**Task requirements**
Which companies are named in the article below about Microsoft's new AI chip?
Segment Start: Supplied text
Microsoft announces powerful new chip for AI inference

Microsoft has announced the launch of its latest chip, the Maia 200. The company describes it as a silicon workhorse designed for scaling AI inference. This new chip follows the Maia 100 released in 2023 and has been technically outfitted to run powerful AI models at faster speeds and with more efficiency.

The Maia 200 comes equipped with over 100 billion transistors, delivering over 10 petaflops in 4-bit precision and approximately 5 petaflops of 8-bit performance. This represents a substantial increase over its predecessor.

Inference refers to the computing process of running a trained AI model, in contrast with the compute required to train it. As AI companies mature, inference costs have become an increasingly important part of their overall operating expenses, leading to renewed interest in optimization.

Microsoft hopes the Maia 200 can be part of that optimization, making AI businesses run with less disruption and lower power use. The company stated that one Maia 200 node can effortlessly run today’s largest models, with plenty of headroom for even bigger models in the future.

Microsoft’s new chip is part of a growing trend of tech giants turning to self-designed chips to lessen their dependence on NVIDIA, whose cutting-edge GPUs have become pivotal to AI success. Google, for instance, has its Tensor Processing Units, or TPUs. Amazon has its own AI accelerator chip, Trainium, which just launched its latest version, the Trainium3, in December. In each case, these custom chips can be used to offload some compute from NVIDIA GPUs, lessening overall hardware costs.
Segment End: Supplied text
Segment Start: Recorded information
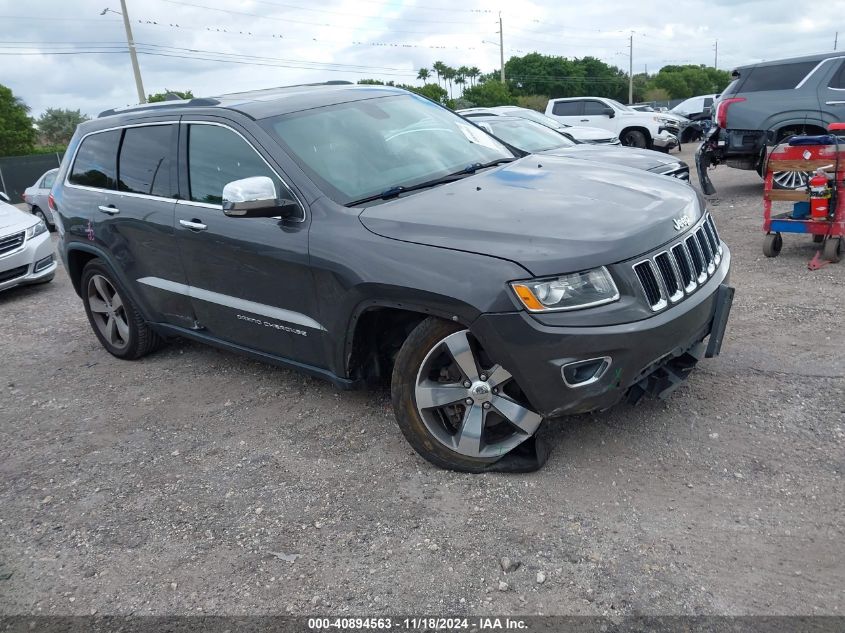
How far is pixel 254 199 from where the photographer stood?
352 centimetres

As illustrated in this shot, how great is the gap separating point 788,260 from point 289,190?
5.08 metres

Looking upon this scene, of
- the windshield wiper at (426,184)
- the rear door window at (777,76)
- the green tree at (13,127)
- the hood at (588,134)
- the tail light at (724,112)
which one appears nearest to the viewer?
the windshield wiper at (426,184)

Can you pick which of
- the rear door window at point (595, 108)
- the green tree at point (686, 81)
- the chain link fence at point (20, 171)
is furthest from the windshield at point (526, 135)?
the green tree at point (686, 81)

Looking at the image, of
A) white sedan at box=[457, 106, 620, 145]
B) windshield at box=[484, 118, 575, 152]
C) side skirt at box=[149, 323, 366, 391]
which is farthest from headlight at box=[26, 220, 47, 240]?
white sedan at box=[457, 106, 620, 145]

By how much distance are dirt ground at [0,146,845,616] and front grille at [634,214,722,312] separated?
76 centimetres

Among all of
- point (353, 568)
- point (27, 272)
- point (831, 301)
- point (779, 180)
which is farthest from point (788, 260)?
point (27, 272)

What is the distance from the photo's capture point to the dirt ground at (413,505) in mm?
2650

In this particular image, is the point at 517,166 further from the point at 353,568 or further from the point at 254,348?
the point at 353,568

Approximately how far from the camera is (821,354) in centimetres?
438

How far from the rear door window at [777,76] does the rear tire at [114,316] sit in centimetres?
908

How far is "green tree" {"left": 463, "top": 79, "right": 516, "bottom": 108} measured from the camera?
173 feet

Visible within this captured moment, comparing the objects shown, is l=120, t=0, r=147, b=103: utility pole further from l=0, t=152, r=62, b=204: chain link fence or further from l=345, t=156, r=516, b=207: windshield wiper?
l=345, t=156, r=516, b=207: windshield wiper

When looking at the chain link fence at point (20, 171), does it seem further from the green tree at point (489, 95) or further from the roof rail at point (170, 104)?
the green tree at point (489, 95)

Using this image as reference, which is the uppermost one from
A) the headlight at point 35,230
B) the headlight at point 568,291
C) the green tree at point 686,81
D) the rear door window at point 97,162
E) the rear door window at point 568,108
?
the rear door window at point 97,162
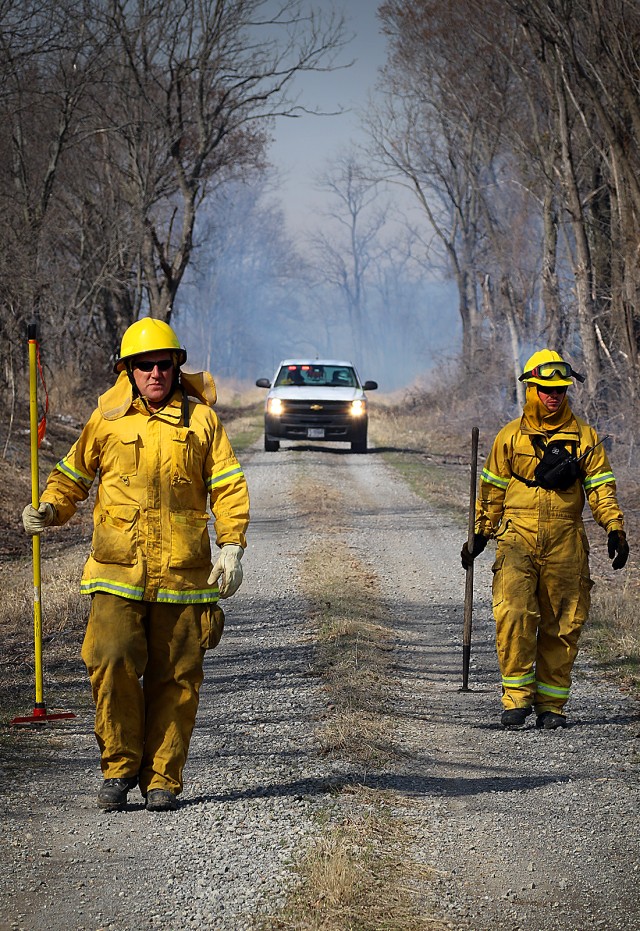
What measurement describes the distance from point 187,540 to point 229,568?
0.22 meters

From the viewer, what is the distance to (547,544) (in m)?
A: 6.44

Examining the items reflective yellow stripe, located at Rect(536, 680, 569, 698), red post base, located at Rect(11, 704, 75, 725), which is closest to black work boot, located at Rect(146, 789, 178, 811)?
red post base, located at Rect(11, 704, 75, 725)

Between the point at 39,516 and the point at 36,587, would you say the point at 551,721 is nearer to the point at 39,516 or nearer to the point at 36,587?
the point at 36,587

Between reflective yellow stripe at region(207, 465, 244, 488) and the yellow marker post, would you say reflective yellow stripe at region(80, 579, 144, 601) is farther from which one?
the yellow marker post

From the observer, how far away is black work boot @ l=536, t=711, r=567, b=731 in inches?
253

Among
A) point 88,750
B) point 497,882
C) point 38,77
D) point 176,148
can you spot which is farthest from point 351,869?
point 176,148

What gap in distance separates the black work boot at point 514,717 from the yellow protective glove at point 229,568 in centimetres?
221

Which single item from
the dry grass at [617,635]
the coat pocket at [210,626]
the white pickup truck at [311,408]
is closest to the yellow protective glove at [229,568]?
the coat pocket at [210,626]

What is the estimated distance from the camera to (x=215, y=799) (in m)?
5.18

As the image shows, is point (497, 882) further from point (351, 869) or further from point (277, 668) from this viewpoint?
point (277, 668)

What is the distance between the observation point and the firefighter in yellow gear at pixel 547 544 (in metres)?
6.44

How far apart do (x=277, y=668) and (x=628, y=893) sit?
12.3 ft

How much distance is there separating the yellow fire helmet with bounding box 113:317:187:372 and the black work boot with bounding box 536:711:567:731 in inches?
115

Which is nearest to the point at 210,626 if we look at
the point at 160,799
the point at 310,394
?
Segment End: Recorded information
**Result for this exercise**
Microsoft, NVIDIA, Google, Amazon